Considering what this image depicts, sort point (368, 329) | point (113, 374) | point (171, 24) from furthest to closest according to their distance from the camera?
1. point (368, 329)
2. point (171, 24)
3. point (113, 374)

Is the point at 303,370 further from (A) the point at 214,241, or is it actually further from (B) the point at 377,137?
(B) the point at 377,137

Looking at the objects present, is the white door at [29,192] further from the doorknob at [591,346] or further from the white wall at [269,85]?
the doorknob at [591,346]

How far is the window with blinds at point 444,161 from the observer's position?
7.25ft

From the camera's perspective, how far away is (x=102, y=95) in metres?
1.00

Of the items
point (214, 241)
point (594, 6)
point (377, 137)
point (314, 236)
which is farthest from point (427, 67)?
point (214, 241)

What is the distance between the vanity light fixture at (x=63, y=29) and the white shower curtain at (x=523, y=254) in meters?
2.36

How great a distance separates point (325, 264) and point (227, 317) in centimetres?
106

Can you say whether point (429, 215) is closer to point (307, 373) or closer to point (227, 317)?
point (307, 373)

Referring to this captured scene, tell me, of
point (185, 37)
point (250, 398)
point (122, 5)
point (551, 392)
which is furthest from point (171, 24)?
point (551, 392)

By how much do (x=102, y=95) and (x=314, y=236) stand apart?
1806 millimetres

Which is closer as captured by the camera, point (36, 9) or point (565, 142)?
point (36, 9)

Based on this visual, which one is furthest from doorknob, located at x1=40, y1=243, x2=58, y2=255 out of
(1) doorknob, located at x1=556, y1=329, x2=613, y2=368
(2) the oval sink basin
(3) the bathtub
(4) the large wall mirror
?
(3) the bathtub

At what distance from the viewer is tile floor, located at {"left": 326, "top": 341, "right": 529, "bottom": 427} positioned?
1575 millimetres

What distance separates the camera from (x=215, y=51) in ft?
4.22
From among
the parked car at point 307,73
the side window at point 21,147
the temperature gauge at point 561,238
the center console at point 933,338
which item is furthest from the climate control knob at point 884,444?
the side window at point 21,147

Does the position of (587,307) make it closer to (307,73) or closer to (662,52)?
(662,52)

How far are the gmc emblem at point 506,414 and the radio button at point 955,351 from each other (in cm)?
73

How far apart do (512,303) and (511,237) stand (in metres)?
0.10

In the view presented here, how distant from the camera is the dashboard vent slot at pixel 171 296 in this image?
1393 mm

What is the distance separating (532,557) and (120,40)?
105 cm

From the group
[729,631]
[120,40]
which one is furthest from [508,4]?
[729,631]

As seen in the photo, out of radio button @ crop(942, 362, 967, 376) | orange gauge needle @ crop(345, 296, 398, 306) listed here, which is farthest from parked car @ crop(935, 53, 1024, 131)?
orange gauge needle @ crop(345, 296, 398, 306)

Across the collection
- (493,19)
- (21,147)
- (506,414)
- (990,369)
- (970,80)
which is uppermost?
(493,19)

· · · · · · ·

## Set problem
Rewrite all of the material above, putting "lens" wherever "camera" occurs and leaving everything else unchanged.

## Full answer
Considering what this image depicts, sort point (368, 329) | point (113, 374) | point (171, 24) from furthest to closest according to their distance from the lens?
1. point (368, 329)
2. point (171, 24)
3. point (113, 374)

Is the point at 303,370 further from (A) the point at 214,241, or is it actually further from (B) the point at 377,137?
(B) the point at 377,137

Looking at the objects present, is the white door at [29,192] further from the doorknob at [591,346] or further from the white wall at [269,85]?
the doorknob at [591,346]

How far is the window with blinds at point 444,161 from the observer's position?
7.25ft

From the lens's perspective, how far away is (x=102, y=95) in metres?
1.00

Of the items
point (214, 241)
point (594, 6)
point (377, 137)
point (314, 236)
which is farthest from point (427, 67)?
point (214, 241)

What is the distance between the vanity light fixture at (x=63, y=29) and the white shower curtain at (x=523, y=254) in meters?
2.36

How great a distance separates point (325, 264) and point (227, 317) in centimetres?
106

Can you say whether point (429, 215) is closer to point (307, 373) or closer to point (227, 317)?
point (307, 373)

Referring to this captured scene, tell me, of
point (185, 37)
point (250, 398)
point (122, 5)
point (551, 392)
which is furthest from point (171, 24)?
point (551, 392)

By how much do (x=102, y=95) and (x=314, y=236) stand apart?
1806 millimetres

Which is closer as captured by the lens, point (36, 9) or point (565, 142)?
point (36, 9)

Based on this visual, which one is furthest from doorknob, located at x1=40, y1=243, x2=58, y2=255 out of
(1) doorknob, located at x1=556, y1=329, x2=613, y2=368
(2) the oval sink basin
(3) the bathtub
(4) the large wall mirror
?
(3) the bathtub

At what distance from the viewer is tile floor, located at {"left": 326, "top": 341, "right": 529, "bottom": 427} positioned?
1575 millimetres

What distance separates the lens from (x=215, y=51) in ft?
4.22
From among
the parked car at point 307,73
the side window at point 21,147
the temperature gauge at point 561,238
the center console at point 933,338
which item is furthest from the climate control knob at point 884,444?
the side window at point 21,147

Does the position of (587,307) make it closer to (307,73) or closer to (662,52)?
(662,52)

How far are the gmc emblem at point 506,414 and the radio button at point 955,351 from each other (in cm)?
73

How far apart do (512,303) and (511,237) stand (in metres)?
0.10

In the view presented here, how distant from the lens is the dashboard vent slot at pixel 171 296 in this image?
1393 mm

What is the distance separating (532,557) and (120,40)?
105 cm

From the group
[729,631]
[120,40]
which one is furthest from [508,4]?
[729,631]

As seen in the photo, out of radio button @ crop(942, 362, 967, 376) | orange gauge needle @ crop(345, 296, 398, 306) listed here, which is farthest from parked car @ crop(935, 53, 1024, 131)?
orange gauge needle @ crop(345, 296, 398, 306)

Across the collection
- (493,19)
- (21,147)
- (506,414)
- (990,369)
- (970,80)
which is uppermost?
(493,19)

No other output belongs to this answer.